Four Phase 1 studies have demonstrated that INT131 besylate is well tolerated and has highly desirable pharmacokinetic and pharmacodynamic properties. The rapid and robust stimulation of adiponectin levels (Figure 11) provides evidence of activation of PPARγ pathways associated with therapeutic efficacy, confirming preclinical pharmacology results [15].

Figure 11

Adiponectin level is stimulated in human subjects exposed to INT131. Circulating adiponectin was measured in healthy volunteers exposed to 8 consecutive daily fixed oral doses of INT131. Adapted from [24].
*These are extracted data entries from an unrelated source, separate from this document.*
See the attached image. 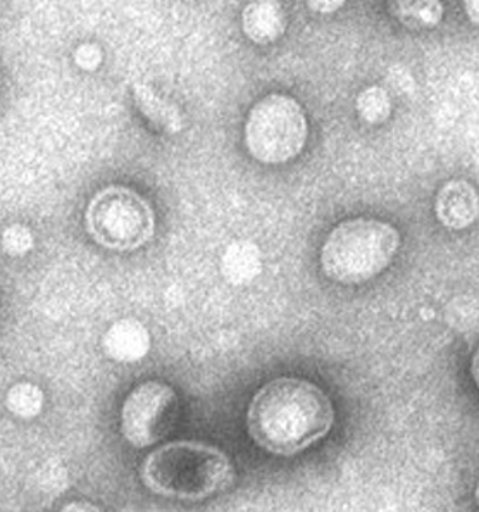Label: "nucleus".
I'll return each instance as SVG.
<instances>
[{
	"label": "nucleus",
	"instance_id": "1",
	"mask_svg": "<svg viewBox=\"0 0 479 512\" xmlns=\"http://www.w3.org/2000/svg\"><path fill=\"white\" fill-rule=\"evenodd\" d=\"M335 423L330 397L309 380L281 376L250 400L247 431L274 456H295L326 437Z\"/></svg>",
	"mask_w": 479,
	"mask_h": 512
},
{
	"label": "nucleus",
	"instance_id": "2",
	"mask_svg": "<svg viewBox=\"0 0 479 512\" xmlns=\"http://www.w3.org/2000/svg\"><path fill=\"white\" fill-rule=\"evenodd\" d=\"M140 476L150 492L169 499L202 500L230 487L235 469L223 450L200 442H173L150 452Z\"/></svg>",
	"mask_w": 479,
	"mask_h": 512
},
{
	"label": "nucleus",
	"instance_id": "3",
	"mask_svg": "<svg viewBox=\"0 0 479 512\" xmlns=\"http://www.w3.org/2000/svg\"><path fill=\"white\" fill-rule=\"evenodd\" d=\"M400 233L380 219H347L331 230L321 249L326 278L361 285L383 273L397 256Z\"/></svg>",
	"mask_w": 479,
	"mask_h": 512
},
{
	"label": "nucleus",
	"instance_id": "4",
	"mask_svg": "<svg viewBox=\"0 0 479 512\" xmlns=\"http://www.w3.org/2000/svg\"><path fill=\"white\" fill-rule=\"evenodd\" d=\"M85 226L100 247L130 252L152 240L156 216L149 202L135 190L112 185L88 202Z\"/></svg>",
	"mask_w": 479,
	"mask_h": 512
},
{
	"label": "nucleus",
	"instance_id": "5",
	"mask_svg": "<svg viewBox=\"0 0 479 512\" xmlns=\"http://www.w3.org/2000/svg\"><path fill=\"white\" fill-rule=\"evenodd\" d=\"M305 140L304 109L290 95H268L250 109L245 123V145L259 163H288L302 152Z\"/></svg>",
	"mask_w": 479,
	"mask_h": 512
},
{
	"label": "nucleus",
	"instance_id": "6",
	"mask_svg": "<svg viewBox=\"0 0 479 512\" xmlns=\"http://www.w3.org/2000/svg\"><path fill=\"white\" fill-rule=\"evenodd\" d=\"M178 418V397L161 381L138 385L121 407V433L135 449H147L168 437Z\"/></svg>",
	"mask_w": 479,
	"mask_h": 512
},
{
	"label": "nucleus",
	"instance_id": "7",
	"mask_svg": "<svg viewBox=\"0 0 479 512\" xmlns=\"http://www.w3.org/2000/svg\"><path fill=\"white\" fill-rule=\"evenodd\" d=\"M435 213L448 230H464L478 219L476 188L464 180L445 183L436 195Z\"/></svg>",
	"mask_w": 479,
	"mask_h": 512
},
{
	"label": "nucleus",
	"instance_id": "8",
	"mask_svg": "<svg viewBox=\"0 0 479 512\" xmlns=\"http://www.w3.org/2000/svg\"><path fill=\"white\" fill-rule=\"evenodd\" d=\"M102 347L116 363H138L149 354L150 333L137 319H119L106 331Z\"/></svg>",
	"mask_w": 479,
	"mask_h": 512
},
{
	"label": "nucleus",
	"instance_id": "9",
	"mask_svg": "<svg viewBox=\"0 0 479 512\" xmlns=\"http://www.w3.org/2000/svg\"><path fill=\"white\" fill-rule=\"evenodd\" d=\"M242 26L254 44H273L287 30V13L280 0H252L243 9Z\"/></svg>",
	"mask_w": 479,
	"mask_h": 512
},
{
	"label": "nucleus",
	"instance_id": "10",
	"mask_svg": "<svg viewBox=\"0 0 479 512\" xmlns=\"http://www.w3.org/2000/svg\"><path fill=\"white\" fill-rule=\"evenodd\" d=\"M223 275L235 285H245L256 280L261 273L262 259L259 247L250 242L231 244L223 256Z\"/></svg>",
	"mask_w": 479,
	"mask_h": 512
},
{
	"label": "nucleus",
	"instance_id": "11",
	"mask_svg": "<svg viewBox=\"0 0 479 512\" xmlns=\"http://www.w3.org/2000/svg\"><path fill=\"white\" fill-rule=\"evenodd\" d=\"M388 11L412 30H431L443 18L440 0H388Z\"/></svg>",
	"mask_w": 479,
	"mask_h": 512
},
{
	"label": "nucleus",
	"instance_id": "12",
	"mask_svg": "<svg viewBox=\"0 0 479 512\" xmlns=\"http://www.w3.org/2000/svg\"><path fill=\"white\" fill-rule=\"evenodd\" d=\"M135 100L137 106L150 123L159 126L168 133H178L183 128V116L180 109L159 95L145 83L135 85Z\"/></svg>",
	"mask_w": 479,
	"mask_h": 512
},
{
	"label": "nucleus",
	"instance_id": "13",
	"mask_svg": "<svg viewBox=\"0 0 479 512\" xmlns=\"http://www.w3.org/2000/svg\"><path fill=\"white\" fill-rule=\"evenodd\" d=\"M44 392L35 383L21 381L9 388L6 395V407L16 418L33 419L44 409Z\"/></svg>",
	"mask_w": 479,
	"mask_h": 512
},
{
	"label": "nucleus",
	"instance_id": "14",
	"mask_svg": "<svg viewBox=\"0 0 479 512\" xmlns=\"http://www.w3.org/2000/svg\"><path fill=\"white\" fill-rule=\"evenodd\" d=\"M355 107H357V113H359L364 123L381 125L392 114V99H390V95H388L385 88L373 85V87L362 90L359 97H357Z\"/></svg>",
	"mask_w": 479,
	"mask_h": 512
},
{
	"label": "nucleus",
	"instance_id": "15",
	"mask_svg": "<svg viewBox=\"0 0 479 512\" xmlns=\"http://www.w3.org/2000/svg\"><path fill=\"white\" fill-rule=\"evenodd\" d=\"M33 245H35V238L32 230L21 223L7 226L2 233V249L7 256H26L33 249Z\"/></svg>",
	"mask_w": 479,
	"mask_h": 512
},
{
	"label": "nucleus",
	"instance_id": "16",
	"mask_svg": "<svg viewBox=\"0 0 479 512\" xmlns=\"http://www.w3.org/2000/svg\"><path fill=\"white\" fill-rule=\"evenodd\" d=\"M104 54L99 45L87 42V44H81L78 49L75 50V63L80 66L83 71H95L102 64Z\"/></svg>",
	"mask_w": 479,
	"mask_h": 512
},
{
	"label": "nucleus",
	"instance_id": "17",
	"mask_svg": "<svg viewBox=\"0 0 479 512\" xmlns=\"http://www.w3.org/2000/svg\"><path fill=\"white\" fill-rule=\"evenodd\" d=\"M307 7L319 14L336 13L345 4V0H305Z\"/></svg>",
	"mask_w": 479,
	"mask_h": 512
},
{
	"label": "nucleus",
	"instance_id": "18",
	"mask_svg": "<svg viewBox=\"0 0 479 512\" xmlns=\"http://www.w3.org/2000/svg\"><path fill=\"white\" fill-rule=\"evenodd\" d=\"M464 9L474 25H478V0H464Z\"/></svg>",
	"mask_w": 479,
	"mask_h": 512
},
{
	"label": "nucleus",
	"instance_id": "19",
	"mask_svg": "<svg viewBox=\"0 0 479 512\" xmlns=\"http://www.w3.org/2000/svg\"><path fill=\"white\" fill-rule=\"evenodd\" d=\"M64 511H99V507L92 506V504H83V502H73V504L64 507Z\"/></svg>",
	"mask_w": 479,
	"mask_h": 512
}]
</instances>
A 4-week Phase 2a multicenter, randomized, double blind, placebo controlled study was conducted to establish the glucose lowering activity of INT131 besylate in subjects with T2DM. INT131 was well tolerated, with no significant safety signals [19]. A reduction in fasting plasma glucose (the primary endpoint of the study) was observed at week 1 and week 4, unusually early for this mechanism of action, and was statistically significant despite the short duration of treatment. Stimulation of adiponectin levels, seen in healthy volunteers in Phase I, was confirmed in the T2DM population in the Phase 2a study. Most notably, the SPPARM activity of INT131 was supported by separation of the observed antidiabetic effects from edema and weight gain, differentiating INT131 from TZD PPARγ full agonists. These results provided the foundation for an ongoing multicenter double blind placebo controlled Phase 2b study of 4 doses of INT131 and pioglitazone comparator in T2DM patients, which is designed to rigorously test the SPPARM activity of INT131 for separation of PPARγ mediated efficacy in treating insulin resistance from TZD side effects.

7. CONCLUSION

The non-TZD selective PPARγ modulator INT131 is the culmination of a molecular target-based strategy to develop an improved insulin-sensitizing drug that does not cause the weight gain and edema that plague the PPAR full agonists. As predicted by its unique PPARγ profile, INT131 shows potential as a potent and efficacious insulin-sensitizing molecule in T2DM patients that causes little if any weight gain at therapeutically efficacious doses. This emerging clinical profile of efficacy/side-effect separation is consistent with the underlying molecular biology design, the in vitro study data and the robust preclinical data. It thus represents the final part of an accordant continuum testing the hypothesis that selective modulation of PPARγ can create a clinically relevant therapeutic window which is hoped to eventually provide tangible benefits to patients.